CUIDADO CON EL CAN, QUE LADRA Y MUERDE
FINADO EL PERRO, SE ACABÓ LA RABIA
A Ana Carmen, porque, siempre que acudo al lugar donde trabaja, siempre, me trata estupendamente.
“Todo acto de percepción es hasta cierto punto un acto de creación, y todo acto de memoria es hasta cierto punto un acto de imaginación”.
Oliver Sacks
La pasada noche, mientras me hallaba durmiendo a pierna suelta en los mullidos brazos de Hipnos (o, en su defecto, en los de uno de sus mil hijos, Morfeo), he tenido, entre otros sueños que ahora no recuerdo, este, que no he olvidado. Había sido invitado a asistir a un duelo, pero no había acudido al mismo como padrino de uno de los dos contendientes, no, sino como médico. Ignoraba que fuera requisito inexcusable, necesario, que estuviera presente un galeno in situ. Supongo que para que el facultativo pudiera socorrer a uno o a los dos contendientes y prestarles los primeros auxilios, en el supuesto de que resultaran heridos. Acaso fuera más imprescindible la presencia de un sacerdote, para el caso concreto de que tuviera que dispensar a uno, o a los dos, el perentorio sacramento de la extremaunción.

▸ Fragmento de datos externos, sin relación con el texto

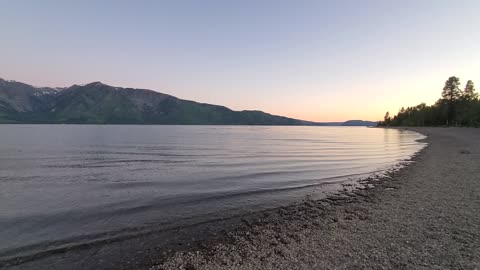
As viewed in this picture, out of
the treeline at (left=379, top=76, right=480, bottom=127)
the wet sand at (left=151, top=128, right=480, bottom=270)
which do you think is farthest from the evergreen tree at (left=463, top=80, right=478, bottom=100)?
the wet sand at (left=151, top=128, right=480, bottom=270)

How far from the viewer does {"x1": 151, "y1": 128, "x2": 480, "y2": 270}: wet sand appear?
959 cm

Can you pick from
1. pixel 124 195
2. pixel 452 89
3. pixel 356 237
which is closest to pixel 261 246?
pixel 356 237

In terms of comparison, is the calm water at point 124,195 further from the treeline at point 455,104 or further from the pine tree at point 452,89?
the pine tree at point 452,89

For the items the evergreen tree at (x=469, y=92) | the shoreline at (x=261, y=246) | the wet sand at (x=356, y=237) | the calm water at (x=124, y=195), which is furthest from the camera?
the evergreen tree at (x=469, y=92)

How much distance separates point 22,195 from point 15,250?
11.7 m

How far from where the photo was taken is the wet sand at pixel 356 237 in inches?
377

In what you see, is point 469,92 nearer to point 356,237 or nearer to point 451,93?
point 451,93

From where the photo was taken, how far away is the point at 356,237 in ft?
38.5

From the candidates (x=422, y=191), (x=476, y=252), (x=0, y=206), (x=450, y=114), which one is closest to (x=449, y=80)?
(x=450, y=114)

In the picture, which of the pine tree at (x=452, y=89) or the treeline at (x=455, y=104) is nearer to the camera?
the treeline at (x=455, y=104)

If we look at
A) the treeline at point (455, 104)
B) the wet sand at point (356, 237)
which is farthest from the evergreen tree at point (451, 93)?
the wet sand at point (356, 237)

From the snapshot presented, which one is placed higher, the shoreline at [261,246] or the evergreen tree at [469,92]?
the evergreen tree at [469,92]

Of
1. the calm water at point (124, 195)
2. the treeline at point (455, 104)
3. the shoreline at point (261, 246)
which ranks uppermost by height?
the treeline at point (455, 104)

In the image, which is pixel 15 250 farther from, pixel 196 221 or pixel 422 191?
pixel 422 191
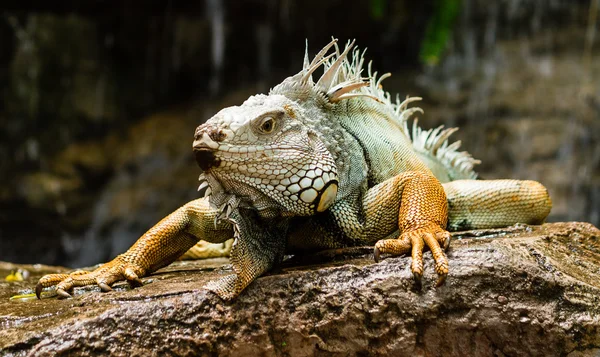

Tras ser testigo directo del susodicho, he concluido que era pertinente llamarlo de esa guisa, duelo, porque, si un oponente puede resultar dolido, el otro puede salir del brete dolorido, incluso el doctor, como ocurrió con mi lance.
Ahora ya no me cabe la menor duda al respecto, pues sé la razón de la plural insistencia de quienes me convidaron, de manera reiterada, al mismo. Los contendientes tenían las armas de fuego de las que yo carecía y, al no disponer de una, no pude defenderme. Recibí dos disparos, uno, en el pecho, efectuado desde la pistola de uno de mis oponentes y otro, en el abdomen, realizado desde la otra. Todo fue un complot para eliminarme. Pero, ¿por qué? ¿Por qué se habían confabulado dos de mis mejores amigos para dejarme en la estacada, en una de las orillas tristes de la vida, el cementerio?
En estos momentos, cuando estoy dando mis últimos estertores, y noto que se me nubla la vista, lo veo, por fin, claro, cristalino, diáfano. Ninguno de los dos podía hacer frente al pagaré, que vencía en unos días, a la deuda que habían contraído ambos conmigo y, asesinándome, de consuno y al alimón, se esfumaba o sublimaba el problema que a los dos tanto les acuciaba.
Qué razón tenía Santiago Ramón y Cajal cuando, en “Charlas de café” (1920), dejó escrito en letras de molde que “hay tres clases de ingratos: los que callan el favor, los que lo cobran y los que lo vengan”.